We tested whether internal activation entropy systematically declines during long-form generation in open-weight language models, a proposed signature of epistemic entropy collapse. Using a reproducible mechanistic pipeline, we measured variance, effective rank, and participation ratio of hidden states in Phi-2 and Mistral-7B across 346 prompts producing eight hundred token outputs. We found no consistent decline in internal metrics and no predictive relationship between early-window entropy and end-of-sequence failure (ROC AUC about 0.46). Mean ECI was essentially zero with only about ten percent of prompts showing small negative values. The relationship between entropy decline and semantic drift was near zero at both sequence and window scales. These null results indicate that, for small open transformers and typical generation lengths, internal representations remain dynamically stable. We release the code and outputs as a reproducible null benchmark for long-context activation dynamics and as a calibration point for future claims about collapse at larger scales or under specialized prompting.
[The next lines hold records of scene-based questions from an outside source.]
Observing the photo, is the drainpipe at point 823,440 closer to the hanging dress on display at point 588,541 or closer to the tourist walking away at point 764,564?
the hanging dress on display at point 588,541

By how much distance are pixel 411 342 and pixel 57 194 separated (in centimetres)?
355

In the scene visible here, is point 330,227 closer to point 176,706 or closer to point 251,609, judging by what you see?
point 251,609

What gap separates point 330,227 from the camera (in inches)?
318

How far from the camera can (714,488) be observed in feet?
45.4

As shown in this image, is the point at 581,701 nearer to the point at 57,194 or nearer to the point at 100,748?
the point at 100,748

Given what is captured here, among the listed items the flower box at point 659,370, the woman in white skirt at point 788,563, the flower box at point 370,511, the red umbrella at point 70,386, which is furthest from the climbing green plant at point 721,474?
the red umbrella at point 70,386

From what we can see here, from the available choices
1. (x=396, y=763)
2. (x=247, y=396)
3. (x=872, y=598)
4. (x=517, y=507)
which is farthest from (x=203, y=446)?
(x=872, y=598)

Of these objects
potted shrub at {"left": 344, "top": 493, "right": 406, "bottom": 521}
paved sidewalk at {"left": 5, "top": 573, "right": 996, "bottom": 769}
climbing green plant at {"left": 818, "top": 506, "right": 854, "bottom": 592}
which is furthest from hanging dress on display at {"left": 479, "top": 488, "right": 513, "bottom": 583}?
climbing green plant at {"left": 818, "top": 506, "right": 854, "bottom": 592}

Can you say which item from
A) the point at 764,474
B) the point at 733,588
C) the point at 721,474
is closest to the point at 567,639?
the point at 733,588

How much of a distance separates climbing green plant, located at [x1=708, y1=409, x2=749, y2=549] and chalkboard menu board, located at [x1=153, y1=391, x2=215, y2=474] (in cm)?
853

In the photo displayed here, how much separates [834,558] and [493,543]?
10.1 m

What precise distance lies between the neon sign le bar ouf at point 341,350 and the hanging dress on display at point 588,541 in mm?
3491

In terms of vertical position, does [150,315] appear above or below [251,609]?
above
Total compute cost was about eighteen dollars on consumer hardware.
Claims about entropy collapse come with strong implications. If internal representations compress by default, long-form reasoning would be fundamentally unstable. Systems would require constant grounding, and failures would accumulate as sequences grow. If collapse does not happen under normal settings, researchers can focus on other causes of drift and error.
This study shows that collapse is not a default behavior in small open models. Internal geometry stays steady. Failures arise, but not because the hidden space is compressing. This clarifies where collapse is not happening and narrows the range of conditions where it might. It also demonstrates that mechanistic interpretability can be executed at low cost and provides a blueprint for scaling the experiment to larger models, longer contexts, and recursive prompting regimes.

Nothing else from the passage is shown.